*** Data for the task Section Begins ***

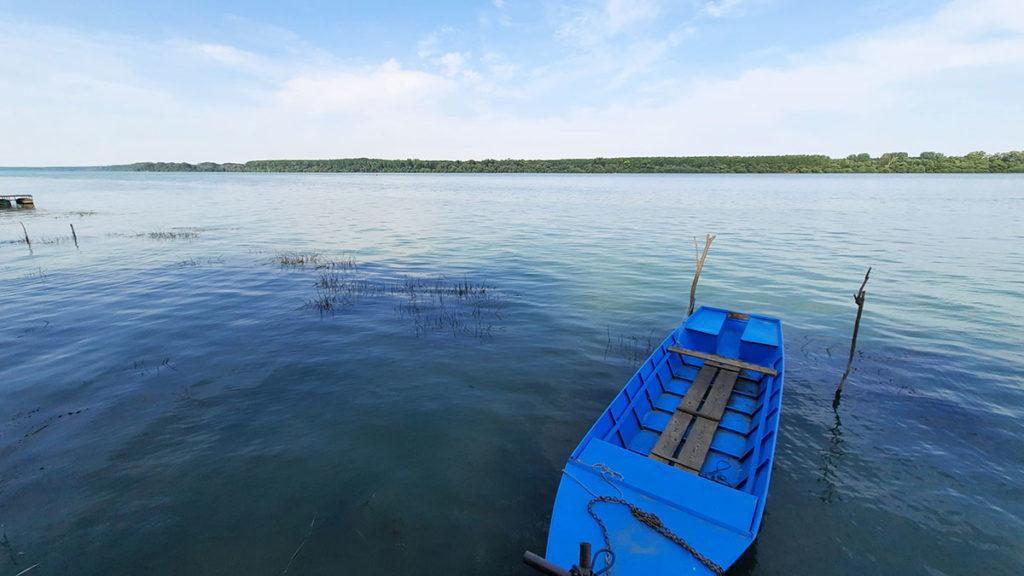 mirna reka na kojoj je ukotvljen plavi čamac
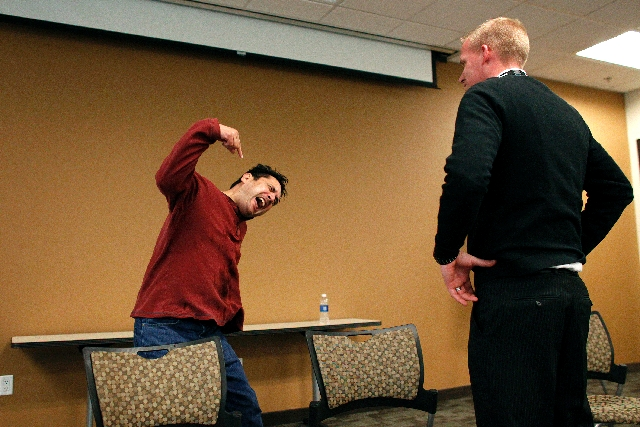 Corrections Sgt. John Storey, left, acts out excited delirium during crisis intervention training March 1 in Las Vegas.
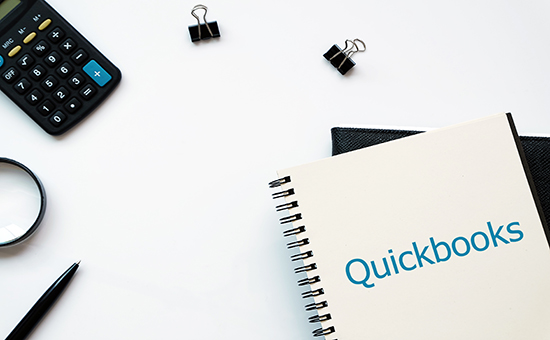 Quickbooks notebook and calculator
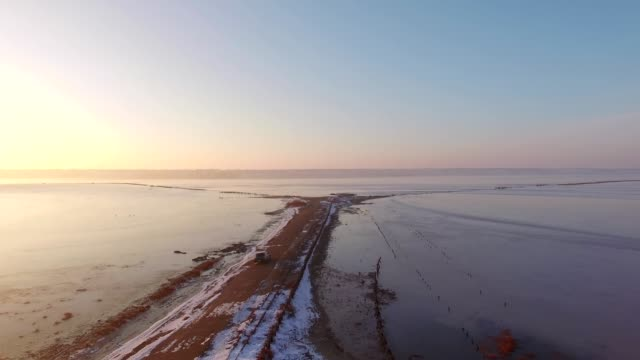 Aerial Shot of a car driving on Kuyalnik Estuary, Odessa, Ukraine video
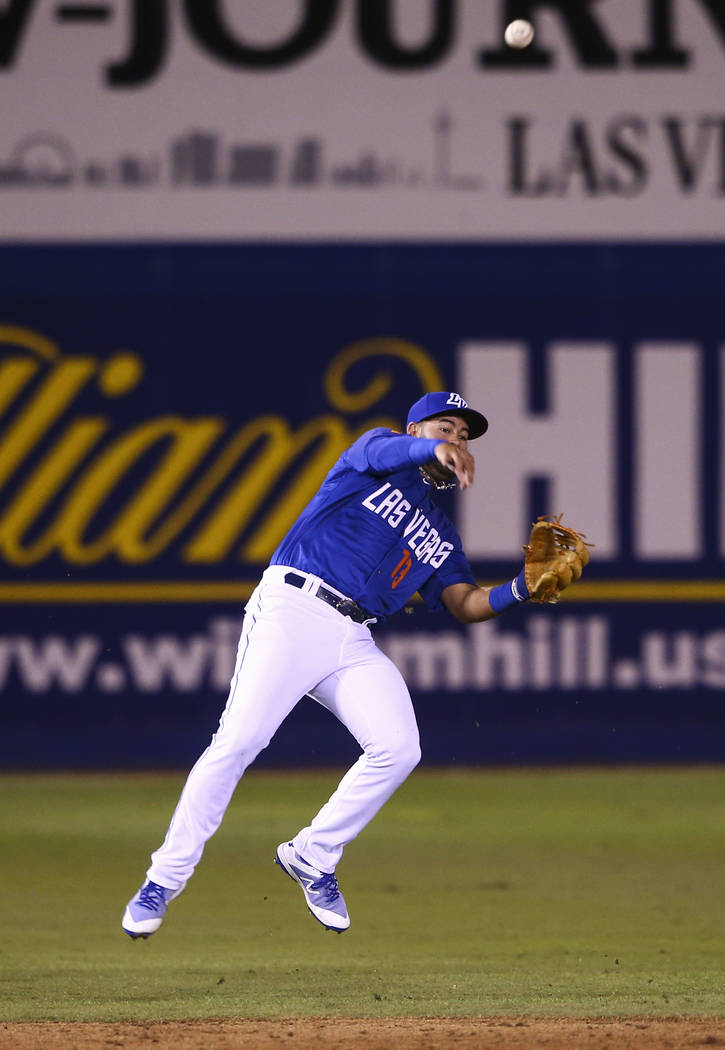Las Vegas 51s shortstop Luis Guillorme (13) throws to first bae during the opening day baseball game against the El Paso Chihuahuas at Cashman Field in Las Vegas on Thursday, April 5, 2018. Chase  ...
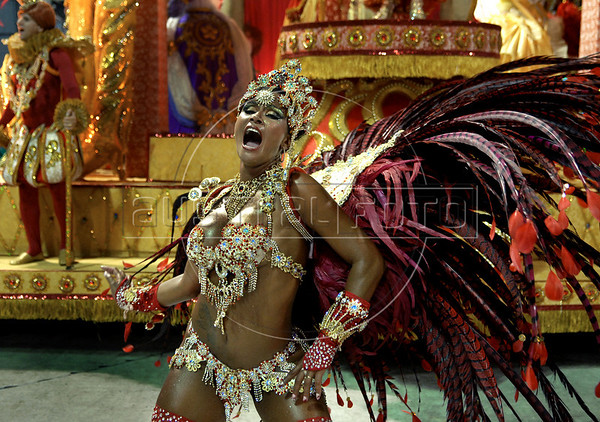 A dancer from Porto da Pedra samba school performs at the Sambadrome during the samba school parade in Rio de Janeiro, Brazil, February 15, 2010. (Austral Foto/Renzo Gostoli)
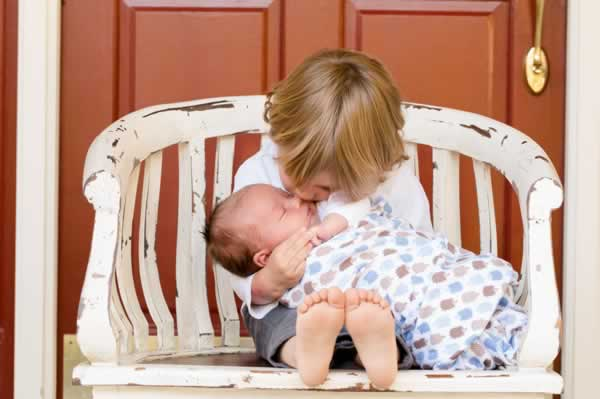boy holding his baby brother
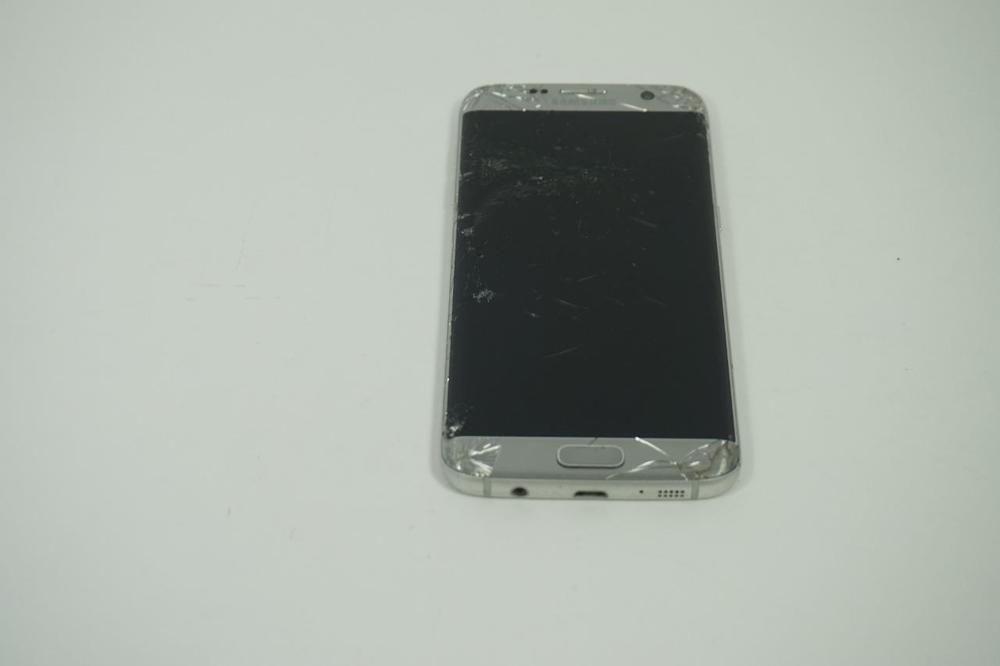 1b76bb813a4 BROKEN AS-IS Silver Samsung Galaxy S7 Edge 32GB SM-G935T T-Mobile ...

*** Data for the task Section Ends ***

§ Work to be completed
Could the data above be reproduced exactly, with the pictures left out?

§ Output for this task
 mirna reka na kojoj je ukotvljen plavi čamac
 Corrections Sgt. John Storey, left, acts out excited delirium during crisis intervention training March 1 in Las Vegas.
 Quickbooks notebook and calculator
 Aerial Shot of a car driving on Kuyalnik Estuary, Odessa, Ukraine video
Las Vegas 51s shortstop Luis Guillorme (13) throws to first bae during the opening day baseball game against the El Paso Chihuahuas at Cashman Field in Las Vegas on Thursday, April 5, 2018. Chase  ...
 A dancer from Porto da Pedra samba school performs at the Sambadrome during the samba school parade in Rio de Janeiro, Brazil, February 15, 2010. (Austral Foto/Renzo Gostoli)
boy holding his baby brother
 1b76bb813a4 BROKEN AS-IS Silver Samsung Galaxy S7 Edge 32GB SM-G935T T-Mobile ...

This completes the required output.